Reputation: 1010
I am trying to write a machine learning library in Haskell, to work on my Haskell skills. I thought about a general design involving a class which is like so:
class Classifier classifier where
train :: X -> y -> trainingData
classify :: trainingData -> x -> y
For example, given a set of examples X, and their true labels y, train returns trainingData which is used in the classify function.
So, if I want to implement KNN, I would do it like so:
data KNN = KNN Int (Int -> Int -> Float)
Where the first int is the number of neighbors and the function its the metric that calculate the distance between the vectors
instance Classifier KNN where
---This is where I am stuck---
How can I implement the Classifier type class function so they would be generic to all of the classifier that I will create? I am feeling like I am treating Haskell too much like an imperative OOP like language and I'd like to do this the Haskell way.
Upvotes: 2
Views: 218
Reputation: 120079
I would say you need multi-parameter type classes (with optional functional dependencies, or type families; I omit those).
class Classifier c s l k where
train :: c -> [(s, l)] -> k
classify :: c -> k -> s -> l
combine :: c -> k -> k -> k
There is a four-sided relationship between classifier, sample, label and knowledge types.
The train method derives some knowledge (k) from a set of sample (s) — label (l) pairs.
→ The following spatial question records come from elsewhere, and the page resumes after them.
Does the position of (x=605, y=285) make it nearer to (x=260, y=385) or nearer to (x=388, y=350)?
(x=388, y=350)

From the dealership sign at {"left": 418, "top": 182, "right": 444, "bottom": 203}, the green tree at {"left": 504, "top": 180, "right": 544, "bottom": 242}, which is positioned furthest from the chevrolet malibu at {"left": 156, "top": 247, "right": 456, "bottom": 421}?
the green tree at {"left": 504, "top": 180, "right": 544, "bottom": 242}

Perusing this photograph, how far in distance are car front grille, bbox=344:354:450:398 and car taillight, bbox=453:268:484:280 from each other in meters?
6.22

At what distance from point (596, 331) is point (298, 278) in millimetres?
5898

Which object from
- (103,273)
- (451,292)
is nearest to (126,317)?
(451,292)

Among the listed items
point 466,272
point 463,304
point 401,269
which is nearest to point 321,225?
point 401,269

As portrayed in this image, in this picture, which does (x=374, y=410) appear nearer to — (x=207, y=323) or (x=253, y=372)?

The classify method uses that knowledge to infer a label for a sample. (The combine method joins two pieces of knowledge together; don't know if it always applies).
Upvotes: 4
Reputation: 532238
Assuming your type class has no knowledge of what a classifier provides, you could do something like
class Classifier c where
train :: [x] -> [y] -> c -> [(x,y)]
classify :: [(x,y)] -> c -> x > y
Here, train
is getting a list of samples of type x
, a list of labels of type y
, and a classifier of some type c
, and needs to return a list of sample/label pairs.
classify
takes a list of sample/label pairs (such as that produced by train
), the classifier, and a sample, and produces a new label.
(At the very least, though, I'd probably replace [(x,y)]
with something like Map x y
.)
The key is that the classifier itself needs to be used by both train
and classify
, although you don't need to know what that would look like at this time.
Your instance for KNN
could then look like
instance Classifier KNN where
train samples labels (KNN n f) = ...
classify td (KNN n f) sample = ...
Here, n
and f
can be used both to create the training data, and to help pick the closest member of the training data for a sample point.
Upvotes: 3